CAD/JPY Gunning for 100

CAD/JPY Gunning for 100

CAD/JPY Gunning for 100

After dropping to a low of 91.75 in late January, CAD/JPY staged a dramatic recovery to trade all the way up to 100. The currency pair tested this level 4 times this month and is now itching for a break. While the rise has been largely driven by the turnaround in oil prices, in the long run, it is the improvement in economic data that will keep the Canadian dollar bid. The previous decline in oil prices hit Canada hard and now that prices are stabilizing, we should start to see positive economic surprises. In fact, the Bank of Canada already turned optimistic and is no longer looking to lower interest rates this year.
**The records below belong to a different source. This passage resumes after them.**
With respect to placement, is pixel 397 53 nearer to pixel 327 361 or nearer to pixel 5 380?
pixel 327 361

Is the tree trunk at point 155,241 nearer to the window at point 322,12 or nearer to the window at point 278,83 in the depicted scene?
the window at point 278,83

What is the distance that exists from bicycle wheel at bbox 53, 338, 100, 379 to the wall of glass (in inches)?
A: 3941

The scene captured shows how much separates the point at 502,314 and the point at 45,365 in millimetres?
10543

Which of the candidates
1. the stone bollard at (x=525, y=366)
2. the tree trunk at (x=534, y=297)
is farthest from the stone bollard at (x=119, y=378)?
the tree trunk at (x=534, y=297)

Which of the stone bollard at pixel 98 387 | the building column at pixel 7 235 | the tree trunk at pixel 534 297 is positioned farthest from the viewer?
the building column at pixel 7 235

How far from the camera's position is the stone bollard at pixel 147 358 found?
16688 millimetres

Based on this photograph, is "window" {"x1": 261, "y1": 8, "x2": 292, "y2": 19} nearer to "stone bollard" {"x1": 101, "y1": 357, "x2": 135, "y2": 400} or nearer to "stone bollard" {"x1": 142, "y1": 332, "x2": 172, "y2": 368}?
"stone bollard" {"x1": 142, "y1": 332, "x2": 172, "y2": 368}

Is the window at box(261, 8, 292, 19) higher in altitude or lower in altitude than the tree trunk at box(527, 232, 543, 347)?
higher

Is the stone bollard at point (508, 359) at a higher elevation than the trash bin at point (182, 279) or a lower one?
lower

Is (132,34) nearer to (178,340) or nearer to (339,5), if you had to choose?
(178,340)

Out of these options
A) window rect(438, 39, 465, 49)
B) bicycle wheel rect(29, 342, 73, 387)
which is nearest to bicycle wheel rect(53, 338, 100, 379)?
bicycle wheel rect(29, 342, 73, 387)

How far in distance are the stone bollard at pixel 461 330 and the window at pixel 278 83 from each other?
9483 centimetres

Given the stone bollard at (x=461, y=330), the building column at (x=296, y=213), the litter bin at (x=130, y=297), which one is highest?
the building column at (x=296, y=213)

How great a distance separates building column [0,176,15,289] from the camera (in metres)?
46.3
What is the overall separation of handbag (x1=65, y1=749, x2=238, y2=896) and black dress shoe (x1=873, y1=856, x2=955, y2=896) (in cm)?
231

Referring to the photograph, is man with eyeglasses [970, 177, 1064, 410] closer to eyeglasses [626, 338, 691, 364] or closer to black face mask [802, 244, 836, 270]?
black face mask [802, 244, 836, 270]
Next week’s Canadian retail sales and consumer price reports will play a large role in determining whether CAD/JPY breaks this key psychological and technical level.

Taking a look at the charts, the last time CAD/JPY closed above 100 was in January but that was coming off a higher level. Back in October CAD/JPY surged from a low of 92.91 to a high above 106 and on the day it broke 100, CAD/JPY came close to testing 101, consolidated the day that followed and then began a powerful move higher. Given the recent consolidation in the pair, we believe that a similar move could occur especially given the tight consolidation right below these levels. If 100 is broken, the next level of resistance will be at 100.85, the 61.8% Fibonacci retracement of the December and January decline. If it fails to break this key level on a closing basis and drops below 99, it is most likely headed back to 98.